I have to admit that I like Pelagius. Hey, he was a Briton. I differ with the man on a number of fronts as well. Like the rest of his generation he held to baptism as a passage of grace. He was ascetic in his personal spiritual exercises but probably accepted those that weren't. He believed that pieties could be lived that were not required. But I agree with Pelagius where most disagree with him.
His popular reputation as a heretic is primarily on two fronts, (1) his denial of original sin (which I, with him, deny) producing a lack of necessity for infant baptism and (2) his belief in the possibility of holiness (which I also aver). He did support infant baptism but for very different reasons.
Why would I suggest that the arch heretic of Augustine's wrath should be considered on those very points that give the orthodox fits? I grew up in a home that centered itself on the Word of God and on the practical handling of that Word. My parents did not hold anything because the historic church told them it was decided thus. My father has taught for many years that Romans 7 was St. Paul recounting his life as an unbeliever. This challenged a proof text of those who wished to have it describe the necessary sinfulness of the believer. Interestingly, if you read Jacob Arminius on Romans 7, he says the same. More to our topic, if you read Pelagius' commentary of Romans (Oxford University Press) he also makes the same suggestion. For you followers of tradition, it is the faith of my fathers and I come by my Pelagianism tribally.

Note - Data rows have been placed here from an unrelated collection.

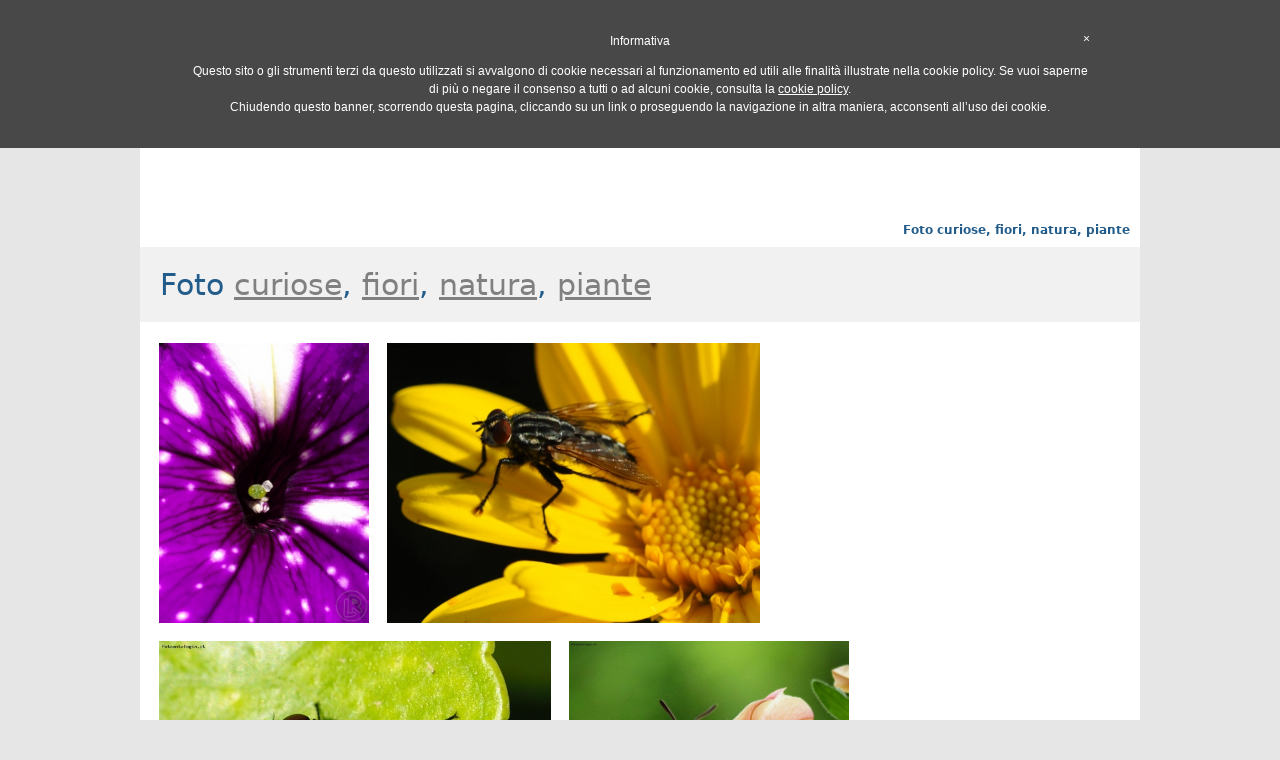

--- FILE ---
content_type: text/html; charset=utf-8
request_url: https://www.google.com/recaptcha/api2/aframe
body_size: 268
content:
<!DOCTYPE HTML><html><head><meta http-equiv="content-type" content="text/html; charset=UTF-8"></head><body><script nonce="tPh1QpPZL9VLk160x5DSJg">/** Anti-fraud and anti-abuse applications only. See google.com/recaptcha */ try{var clients={'sodar':'https://pagead2.googlesyndication.com/pagead/sodar?'};window.addEventListener("message",function(a){try{if(a.source===window.parent){var b=JSON.parse(a.data);var c=clients[b['id']];if(c){var d=document.createElement('img');d.src=c+b['params']+'&rc='+(localStorage.getItem("rc::a")?sessionStorage.getItem("rc::b"):"");window.document.body.appendChild(d);sessionStorage.setItem("rc::e",parseInt(sessionStorage.getItem("rc::e")||0)+1);localStorage.setItem("rc::h",'1769863044947');}}}catch(b){}});window.parent.postMessage("_grecaptcha_ready", "*");}catch(b){}</script></body></html>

Actually, I too find this an irresistible force in the Scriptures. Reading Pelagius one finds a mind traveling along rational paths with the Word of God as his guide while with Augustine you feel like you are in a vortex of allegory and still tainted by his rejected Manichee gnosis. Pelagius is more modern.
The notion that Pelagius believed that man could be sinless without conversion (which I don't hold) stemmed from his view of the distinction of ability, volition, and actuality. Summed up it is more like man could but wouldn't and didn't. Pelegius' disciples like Coelestius ramped up that claim to the extent that Pelagius denied that teaching explicitly at the Synod of Lydda (415)
" I say again, that these opinions, even according to their own testimony, are not mine; nor for them, as I have already said, ought I to be held responsible. The opinions which I have confessed to be my own, I maintain are sound; those, however, which I have said are not my own, I reject according to the judgment of this holy synod, pronouncing anathema on every man who opposes and gainsays the doctrines of the Holy Catholic Church."
Pelagius states his position to the same Synod with these words.
"But we never said that any man could be found who at no time whatever, from infancy to old age, had committed sin: but that if any person were converted from his sins, he could by his own labour and God's grace be without sin; and yet not even thus would he be incapable of change ever afterwards. As for the other statements which they have made against us, they are not to be found in our books, nor have we at any time said such things."
Those Christians who desire holiness and see such promise in the Holy Scriptures find a common thread in Pelagius.